Other parties are divided by the referendum: far-right, radical Jobbik urges to vote ‘no’; green LMP does not agree with the system of mandatory quotas, but do not want to tell their voters how to vote; only Liberals are campaigning for ‘yes’. Parties of left-liberal opposition are calling for a boycott in order not to have a valid result and they try to frame the whole case as if it was about Orbán’s attempt to lead Hungary out of the EU.

Among these circumstances the annual Tusványos Free Summer University was organized, an important event for governing Fidesz party (since 2010) and Hungarian politics every year: party prominents, politicians, young and not-so-young professionals and intellectuals gather to listen to what the leaders of Fidesz have to say. And usually they say quite memorable things: two years ago PM Viktor Orbán gave his famous speech about illiberal democracy, last year he talked about the migrant crisis in a way not many did before him. This year he addressed not the Hungarian but the European audience instead.

Victor Orbán made sure everyone will remember the 2016 Summer University: he openly endorsed Donald Trump, being the first prime minister to do so. Apart from this, the speech itself did not have much novelty, but the absence of some issues and approaches made it still important. In previous years PM’s speeches always addressed Hungarian politics and political actors, but not this time. He did not even mention the referendum until the very end. Instead, Mr Orbán talked about and to Europe: he said the words ‘Europe’ and ‘European’ three times more frequently than ‘Hungary’ or ‘Hungarian’.

This time, he continued what was the main consequence (according to him) of the Visegrad countries summit four days before: the end of the global leadership of the EU and the position of Visegrad countries on migration. This made it clear that Mr Orbán is using the refugee crisis to re-organize the Visegrad cooperation in order to create an alternative – Central Eastern European power against the old member states of the EU.

He wishes to implement on a European level exactly the same scenario which worked for him very well in Hungary: identifying a problem and monopolizing its interpretation and solutions. As he was the first in Hungary to talk about the refugee crisis in early 2015, he tries to use the post-Brexit atmosphere to address the flaws and failures of the EU. And there is a reason why he can talk about these issues: an important part of his criticism of the EU as well as some of his concerns are shared by many European citizens.
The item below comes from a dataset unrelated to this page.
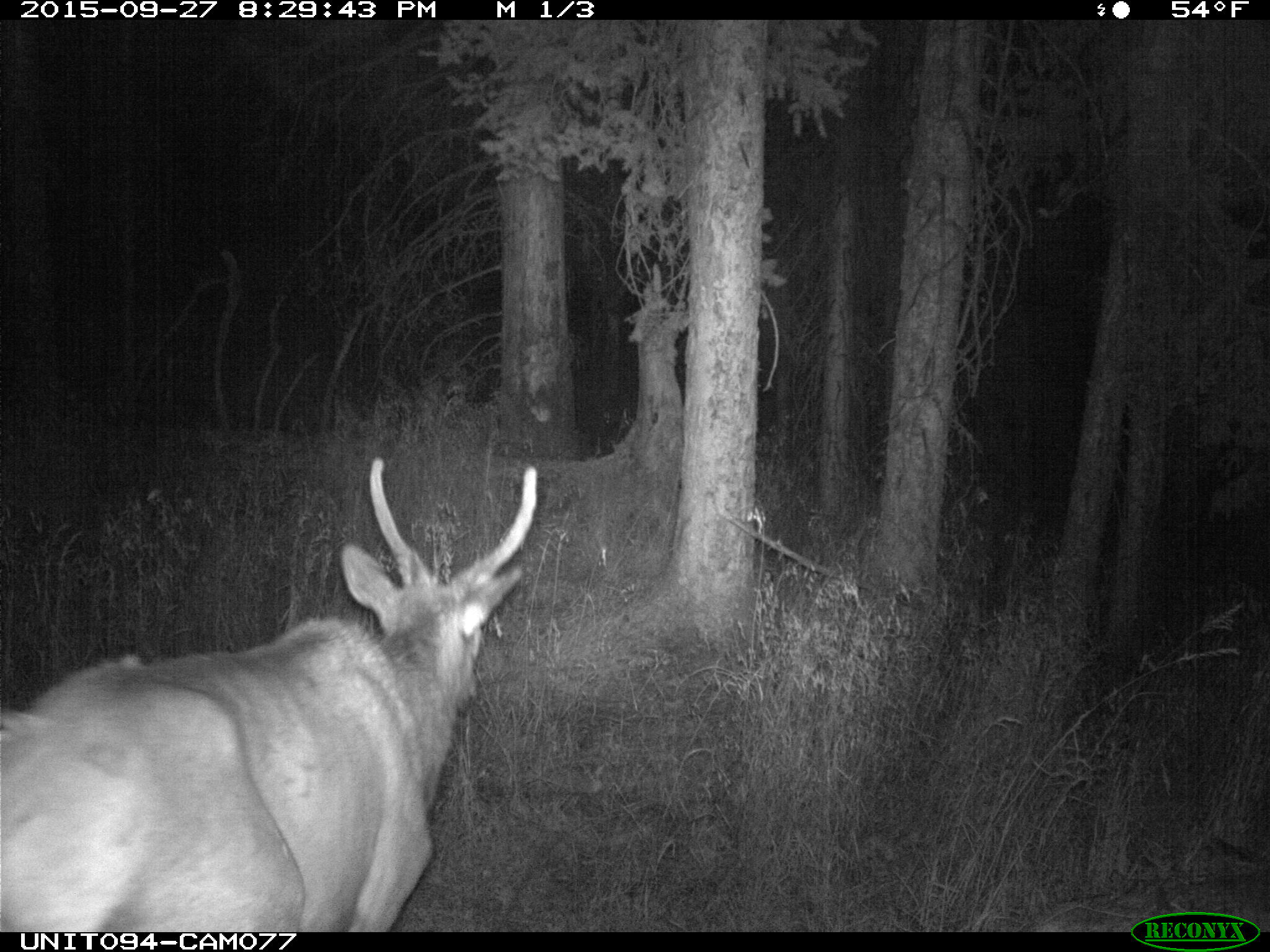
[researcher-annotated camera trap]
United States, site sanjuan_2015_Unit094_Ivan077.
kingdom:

Based on the Visegrad summit and his speech, PM Orbán is most likely to monopolize in Hungary the issues related to the future of the EU. Positioning himself and his allies against ‘the old European elites’, justifying the language he has been using for years, pioneering in addressing and undertaking certain (usually very complex) topics are all a part of his strategy: making him look like he understands and, more importantly, is able to solve all problems. The leaders of the EU and anyone interested in and concerned about the future of Europe has a great responsibility not to let the Prime Minister dominate the narrative. But in order to do this they have to admit there are some areas where the European cooperation should be reconsidered.

However, the end of the EU is not Orbán’s interest, neither it is to lead Hungary out from the EU. It provides him resources and opportunities which he would not risk losing. He is talking about “Europe losing its global leadership” and “not being able to protect its own citizens anymore”, while promoting the uniqueness and vitality of Central Europe in order to play a more important role within the EU – not outside of it. In this fight, his tools are fear and insecurity – just like they were with the refugee crisis last year. Based on this Mr Orbán is most likely to use the time left until the referendum to emphasize this opposition of ‘old and new’, ‘central and peripheral’ countries in the EU. If the Hungarian opposition wants to fight this narrative, they should find an interpretation of the referendum which is not about whether to leave or not the EU but to provide a European vision with which their voters can identify – and which the EU itself could also use.